10h : Arrivée place des Abbesses

A la sortie du métro, un manège tournicote. Vous pourrez faire un tour, il vous en coûtera deux euros. Méfiez-vous seulement si vous avez bu la veille – ça tourne quand même. A côté, un duo contrebasse-saxophone interprète « Les Feuilles mortes » pour la onze-millième fois. Et derrière, d’un sourire narquois, le petit square Rictus vous invite à jeter un œil à ce mur de la mièvrerie, où « je t’aime » se trouve inscrit dans un paquet de langues et qui semble fonctionner comme un aimant à touristes, avec ou sans canne à selfies.

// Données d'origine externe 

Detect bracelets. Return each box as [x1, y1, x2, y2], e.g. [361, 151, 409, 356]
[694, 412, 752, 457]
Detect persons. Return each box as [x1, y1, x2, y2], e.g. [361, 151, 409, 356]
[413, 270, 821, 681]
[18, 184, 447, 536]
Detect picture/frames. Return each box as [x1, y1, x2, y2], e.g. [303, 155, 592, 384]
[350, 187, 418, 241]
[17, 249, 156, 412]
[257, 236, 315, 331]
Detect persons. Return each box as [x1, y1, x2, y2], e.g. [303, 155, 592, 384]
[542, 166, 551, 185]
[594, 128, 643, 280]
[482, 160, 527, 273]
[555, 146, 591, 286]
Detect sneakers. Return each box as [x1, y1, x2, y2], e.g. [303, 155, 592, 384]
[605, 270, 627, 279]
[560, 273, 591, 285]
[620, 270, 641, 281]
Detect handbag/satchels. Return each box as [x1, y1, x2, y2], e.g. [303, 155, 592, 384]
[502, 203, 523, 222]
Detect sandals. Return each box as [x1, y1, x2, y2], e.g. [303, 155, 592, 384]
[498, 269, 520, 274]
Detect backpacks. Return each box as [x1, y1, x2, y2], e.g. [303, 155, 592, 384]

Alors, c’est plutôt à gauche de la sortie du métro, en prenant la rue Yvonne le Tac, que commencera votre itinéraire. Vous voilà devant la devanture de la Librairie des Abbesses. Entrez-y. Après avoir flâné quelques minutes, vous hésiterez entre une édition de poche du ‘Paysan de Paris’ et ‘Le Voleur de voitures’ de Theodore Weesner. Prenez les deux. Vous continuerez ensuite tout droit, croiserez la rue des Martyrs (qui abrite d’ailleurs une autre librairie tout à fait recommandable), tout en pensant aux paroles d’une fameuse chanson de François Hadji-Lazaro.

10h20 : Au Progrès.

Poursuivez jusqu’au croisement avec la rue des Trois Frères : à l’angle, vous pousserez la porte du café Le Progrès. A peine quelques mètres plus bas, la rue débouche sur la place Charles Dullin, où, en 1922, Antonin Artaud jouait, à ses débuts, au Théâtre de l’Atelier.

Antonin Artaud et la troupe du théâtre de l’Atelier dans 'M. de Pygmalion', cliché anonyme, février 1923 (D. R.)

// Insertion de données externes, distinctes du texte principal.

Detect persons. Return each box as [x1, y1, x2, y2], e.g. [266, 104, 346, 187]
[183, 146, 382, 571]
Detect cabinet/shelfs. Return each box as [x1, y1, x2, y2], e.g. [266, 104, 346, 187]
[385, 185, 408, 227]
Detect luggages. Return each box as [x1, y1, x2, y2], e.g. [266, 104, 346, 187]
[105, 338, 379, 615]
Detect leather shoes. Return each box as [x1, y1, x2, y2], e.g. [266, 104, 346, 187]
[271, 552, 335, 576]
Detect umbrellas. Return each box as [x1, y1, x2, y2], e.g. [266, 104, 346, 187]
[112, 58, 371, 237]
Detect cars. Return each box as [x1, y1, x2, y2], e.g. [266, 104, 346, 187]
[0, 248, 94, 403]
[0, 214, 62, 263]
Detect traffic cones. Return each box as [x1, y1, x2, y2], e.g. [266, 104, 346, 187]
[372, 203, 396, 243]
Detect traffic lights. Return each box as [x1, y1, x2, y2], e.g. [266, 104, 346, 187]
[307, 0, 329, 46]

Après quelques bonnes dizaines de pages dans le cadre vintage du café, vous vous sentirez peut-être d’aplomb pour affronter la montée qui vous attend. Car vous ne l’ignorez pas : Montmartre est une butte. Avec une sacrée pente ! – les fumeurs ont tout intérêt à bien prendre leur souffle…

A l’intersection de la rue des Trois Frères et de la rue Androuet, vous reconnaîtrez sans doute l’épicerie d’Amélie Poulain. Il fallait bien que ça vous arrive, un jour ou l’autre. Plus loin, au croisement avec la rue Ravignan, c’est une jolie petite place qui s’offre à vous, où vous pourrez grignoter au soleil, et pourquoi pas déguster un verre de vin blanc sur la terrasse du Relais de la Butte. Juste derrière, place Emile-Goudeau, jetez peut-être également un œil au fameux Bateau-Lavoir, dont Picasso, Braque, Matisse, Apollinaire, Jarry ou Cocteau firent l’un des hauts-lieux historique des arts au tournant du siècle dernier.

Le Relais de la Butte

12h30 : Déjeuner italien

Si la faim commence à se faire sentir, descendez alors la rue Ravignan, devant vous. Sur le trottoir de gauche, vous croisez un truculent magasin d’antiquités industrielles (baptisé Zut !), ainsi que l’ancien immeuble où vivait le poète Max Jacob, au rez-de-chaussée duquel trône désormais une agence immobilière. Vous tomberez alors sur la rue des Abbesses, que vous prendrez à droite jusqu’à la rue Audran, où vous pourrez pousser sans crainte la porte du restaurant italien Al Caratello – dont on vous conseille en particulier les Calamaretti Saltati in padella.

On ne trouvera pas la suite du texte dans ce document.